OK, that’s a pretty serious speech.  Let’s see if a comedy fares any better… here’s a snippet from next month’s play:

PETRUCHIO
Good morrow, Kate—for that’s your name, I hear.
PETRUCHIO
Good morning, Kate, for I hear that’s what you’re called.
KATHERINE
Well have you heard, but something hard of hearing.

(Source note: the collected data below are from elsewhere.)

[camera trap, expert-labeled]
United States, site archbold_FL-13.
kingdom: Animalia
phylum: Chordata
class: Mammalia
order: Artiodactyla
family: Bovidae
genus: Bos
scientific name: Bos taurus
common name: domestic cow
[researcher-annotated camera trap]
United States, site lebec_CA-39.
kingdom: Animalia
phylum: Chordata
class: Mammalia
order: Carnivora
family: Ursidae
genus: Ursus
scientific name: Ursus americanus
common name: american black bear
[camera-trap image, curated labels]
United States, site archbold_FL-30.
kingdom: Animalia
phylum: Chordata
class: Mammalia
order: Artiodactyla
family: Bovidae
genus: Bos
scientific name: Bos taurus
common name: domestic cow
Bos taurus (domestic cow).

They call me Katherine that do talk of me.
KATHERINE
Is that what you’ve heard? Then you’d better get your ears checked. I am called Katherine by those who have any business using my name.
PETRUCHIO
You lie, in faith, for you are called plain Kate,
And bonny Kate, and sometimes Kate the curst,
But Kate, the prettiest Kate in Christendom,
Kate of Kate Hall, my super-dainty Kate—
For dainties are all Kates—and therefore, Kate,
Take this of me, Kate of my consolation:
Hearing thy mildness praised in every town,
Thy virtues spoke of, and thy beauty sounded—
Yet not so deeply as to thee belongs—
Myself am moved to woo thee for my wife.
PETRUCHIO
Liar. In fact, you’re called Kate, plain Kate—and pretty Kate, and sometimes Kate the shrew. But it’s definitely Kate—the prettiest Kate in the world, Katie, Kitty, Kat-woman, the Kate-ster—and so, Kate, here’s my pitch: that having heard your charming disposition praised—not to mention your beauty and your virtues, though none of them as richly as you deserve—I find myself driven to propose. I want you for my wife.
KATHERINE
“Moved,” in good time. Let him that moved you hither
Remove you hence. I knew you at the first
You were a moveable.
KATHERINE
“Driven?” Really? Well, let whoever drove you here drive you back again. I had you figured for a piece of furniture.
PETRUCHIO
Why, what’s a moveable?
PETRUCHIO
What do you mean by “furniture”?
KATHERINE
A joint stool.
KATHERINE
A nice stool.
PETRUCHIO
Thou hast hit it. Come, sit on me.
PETRUCHIO
You’re right, actually. Come sit on me.

“My super-dainty Kate” becomes “Kate-ster”?  Really?  Part of the joke there is that a dainty is type of cake.  There’s a double entendre there (sure, you’re sweet… I’d love to eat you)… but no, we get some warmed-over Saturday Night Live reference…  WTF?